Exercise objective: Locate "United States, site archbold_FL-05." in the data below, then output the line it is on and all following lines through the last, word for word. Skip any pictures.
━━━━━━━━━━
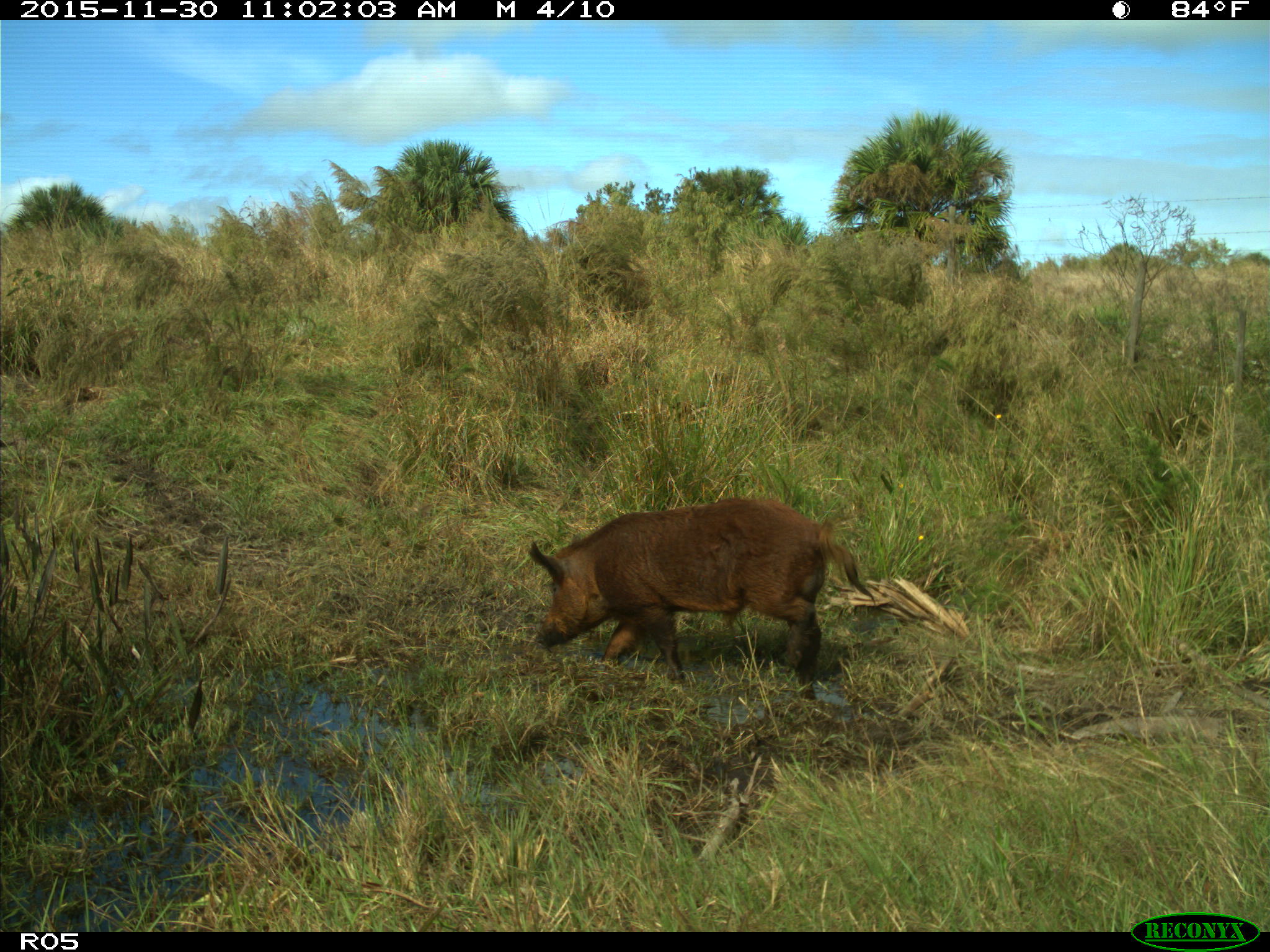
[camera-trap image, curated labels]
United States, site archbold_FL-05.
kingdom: Animalia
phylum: Chordata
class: Mammalia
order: Artiodactyla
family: Suidae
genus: Sus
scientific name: Sus scrofa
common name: wild boar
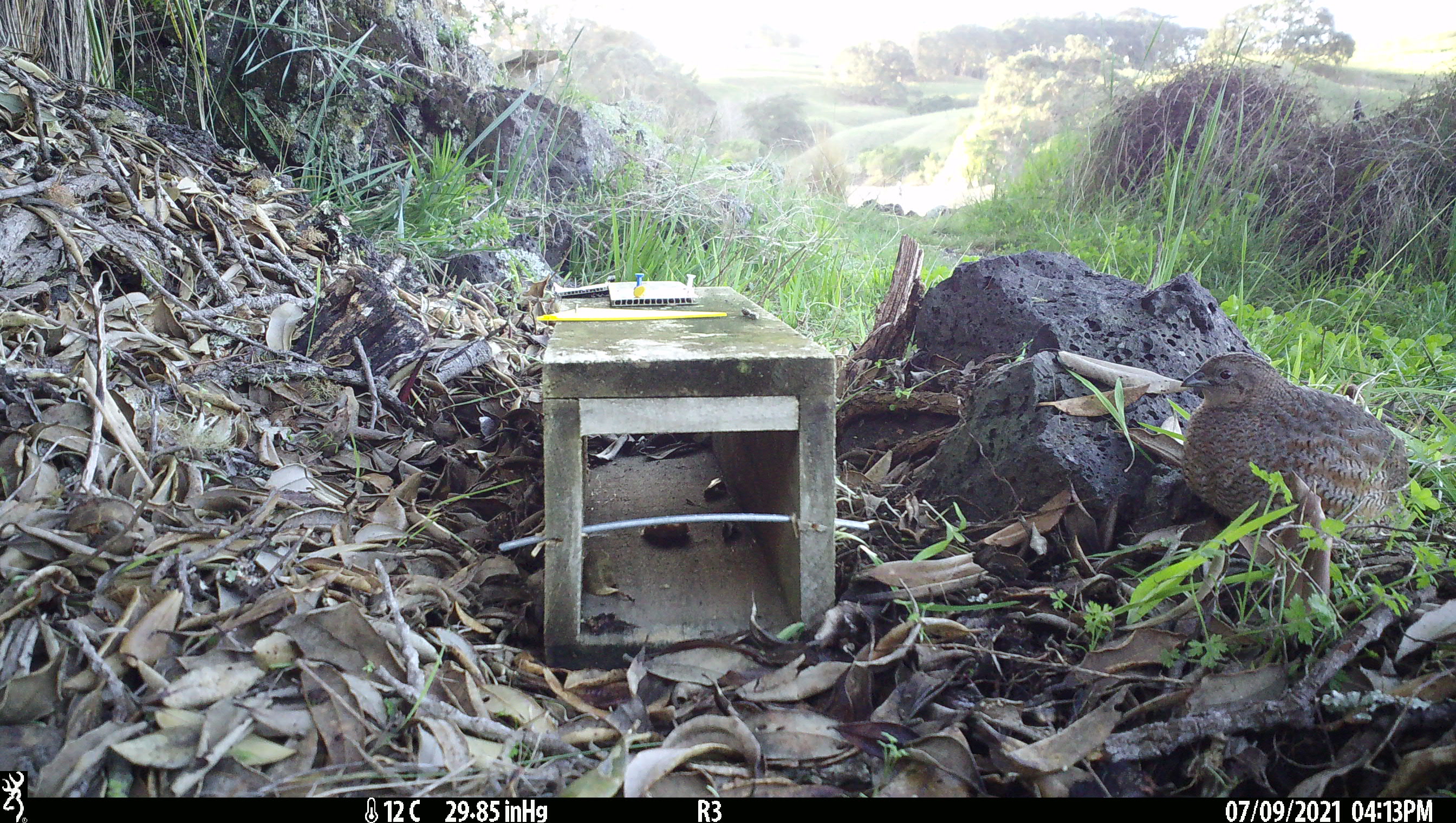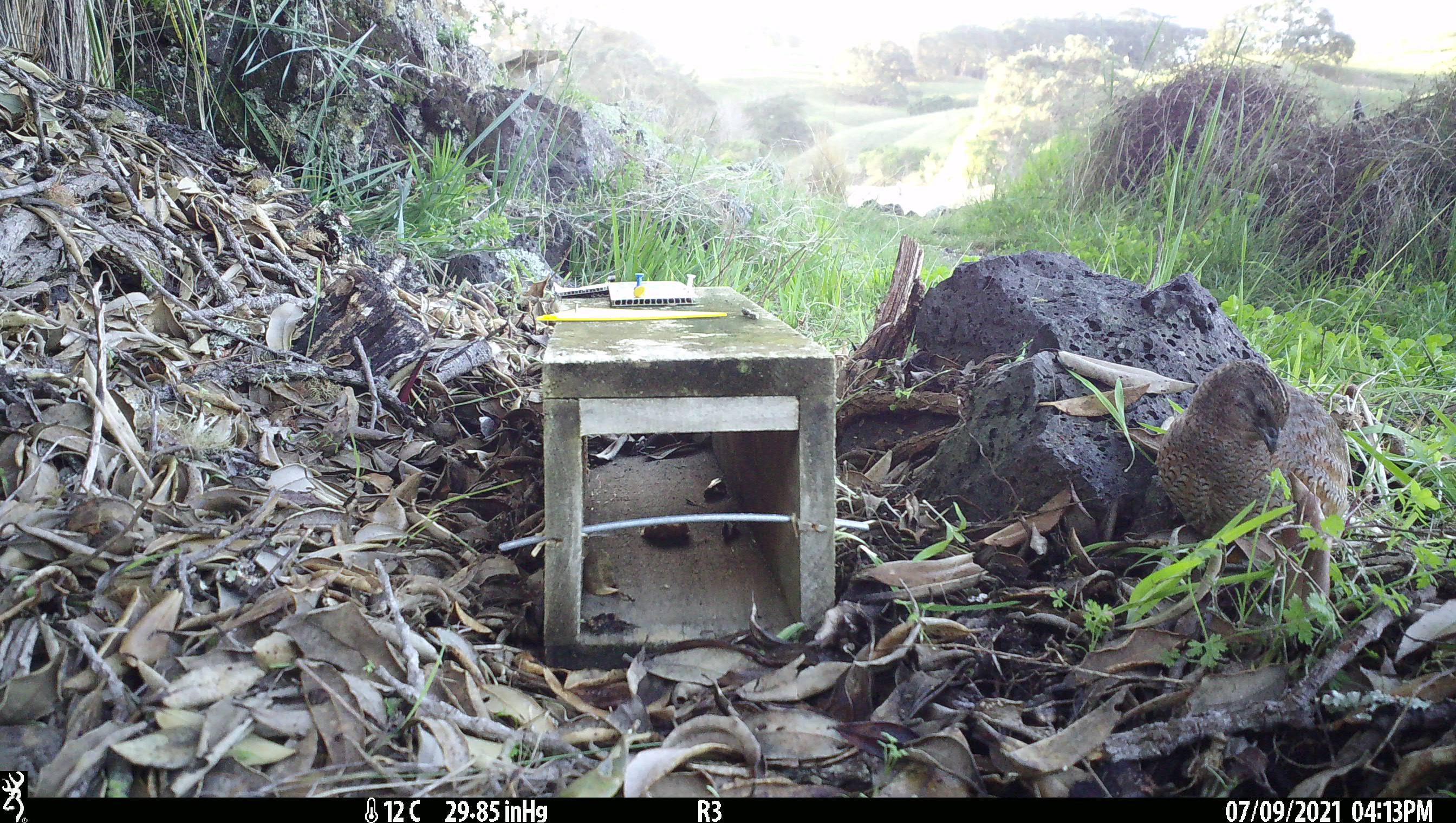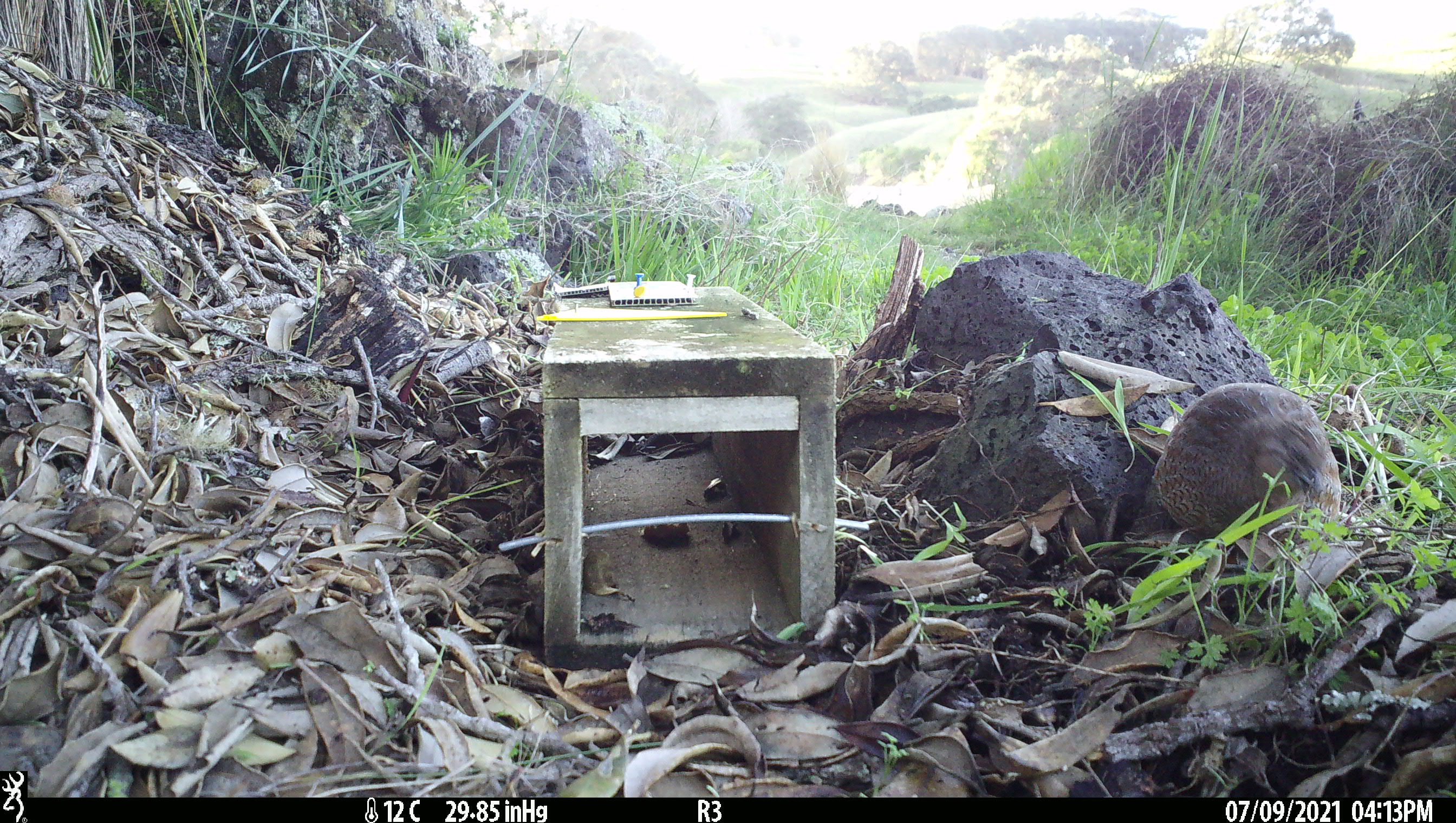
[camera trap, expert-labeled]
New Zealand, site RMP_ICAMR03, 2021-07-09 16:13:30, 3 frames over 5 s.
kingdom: Animalia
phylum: Chordata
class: Aves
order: Galliformes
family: Phasianidae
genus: Synoicus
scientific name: Synoicus ypsilophorus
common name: brown quail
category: quail brown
━━━━━━━━━━
Solution for this exercise:
United States, site archbold_FL-05.
kingdom: Animalia
phylum: Chordata
class: Mammalia
order: Artiodactyla
family: Suidae
genus: Sus
scientific name: Sus scrofa
common name: wild boar
[camera trap, expert-labeled]
New Zealand, site RMP_ICAMR03, 2021-07-09 16:13:30, 3 frames over 5 s.
kingdom: Animalia
phylum: Chordata
class: Aves
order: Galliformes
family: Phasianidae
genus: Synoicus
scientific name: Synoicus ypsilophorus
common name: brown quail
category: quail brown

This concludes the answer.